Although Grimes exhibited strength as a candidate, Democrats in Washington thought her campaign was troublesome. Lundergan, a former state Democratic Party chairman and owner of a catering empire, ran the operation. Grimes prioritized staffers with local knowledge and rejected the national party’s recommendations on hires and advice about messaging.

Asked last week about the tensions, Lundergan said: “I’m not going to say anything about folks in Washington, D.C. That’s what we’re running against — Washington, D.C.”

Democrats who had been otherwise impressed with Grimes’s performance were agog at her refusal to say whether she voted for Obama in 2012. As a senior White House official said jokingly, “It would be interesting to have been an Obama delegate to the [2012] convention yet [to have] voted for Romney, but anything’s possible.”

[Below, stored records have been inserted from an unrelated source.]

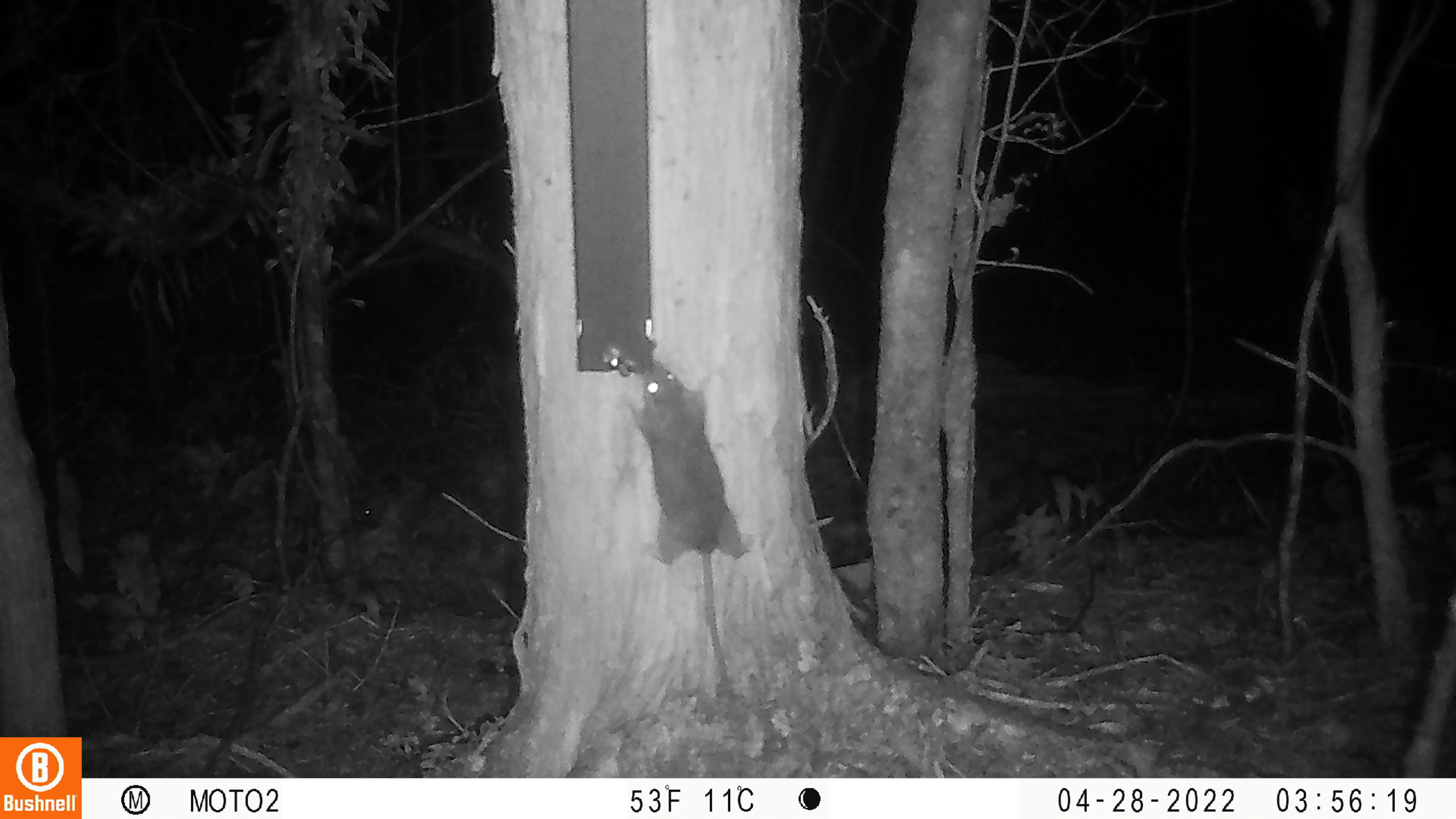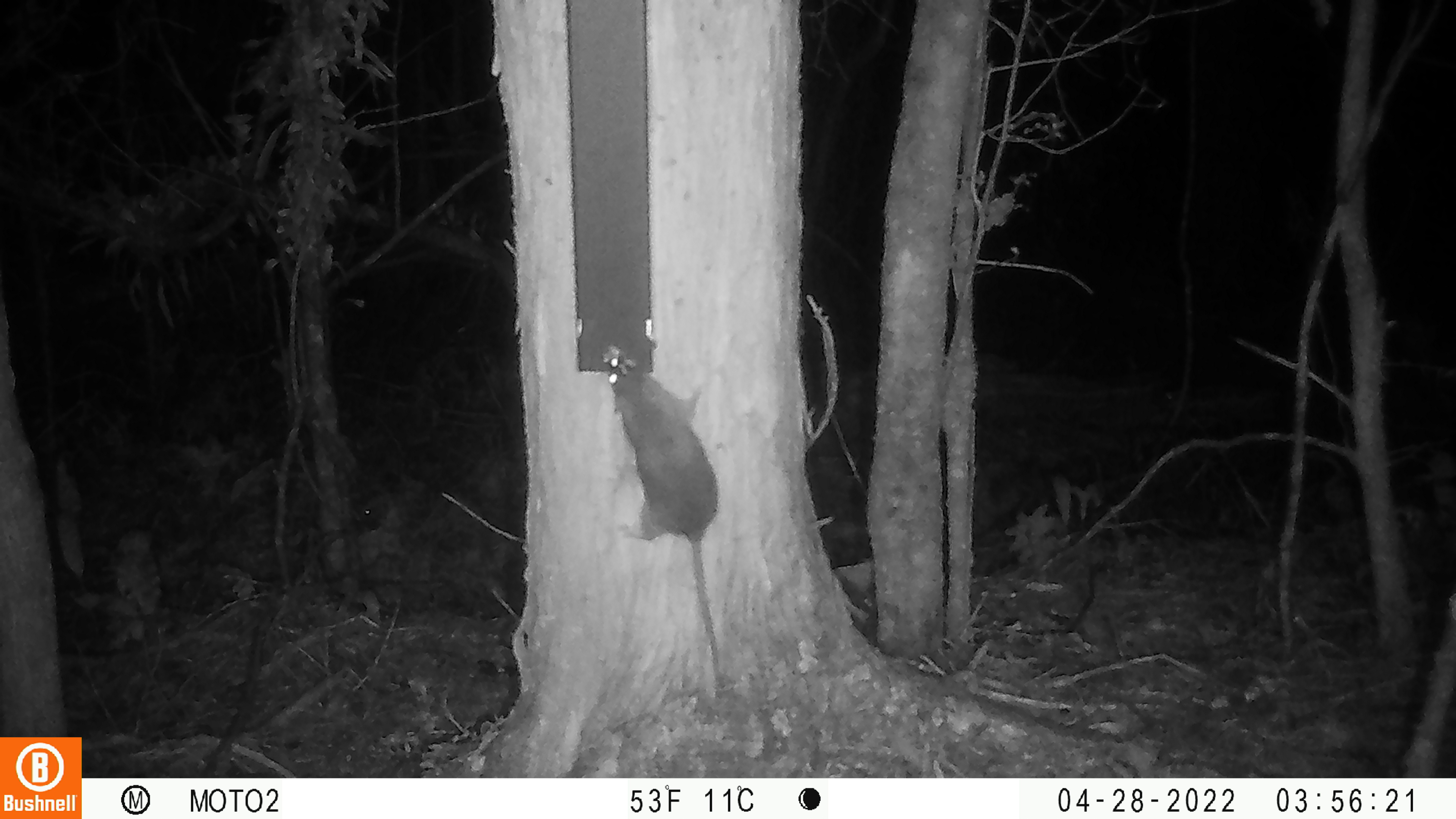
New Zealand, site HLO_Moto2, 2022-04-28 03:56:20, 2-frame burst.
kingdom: Animalia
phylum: Chordata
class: Mammalia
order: Rodentia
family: Muridae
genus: Rattus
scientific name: Rattus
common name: rat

In October, Cecil, who had last spoken with Grimes during a spring fundraising tour with female senators, decided the DSCC would stop running TV ads in Kentucky. The news did not sit well with Grimes, who called Reid and a number of female senators to protest. The following week, the DSCC went back on the air.
 

xnipx

Member
Not surprising. People hate paying taxes, but love those benefits that those taxes fund.

People want all the benefits government provides, but don't want to pay for it.


edit: Why the hell are Mass Dems continuing to nominate Coakely for state races?

This is true for most things in life.

But he ran on a platform of cutting both. And people really believed that the "leeches" were the main causes of high taxes. I never thought people would actually believe that bullshit.
 
New England has gone all red.

Mass, Connecticut, Vermont, Maine...

All massive votes for the republican gov candidate.

Rhode island dem won with 40%.

The democrat party is dead.
 
This shit will always happen until election day is a federal holiday. Voter participation should ideally be in the super majority range. Ironic that we have a holiday to celebrate our presidents but not a holiday to vote for them.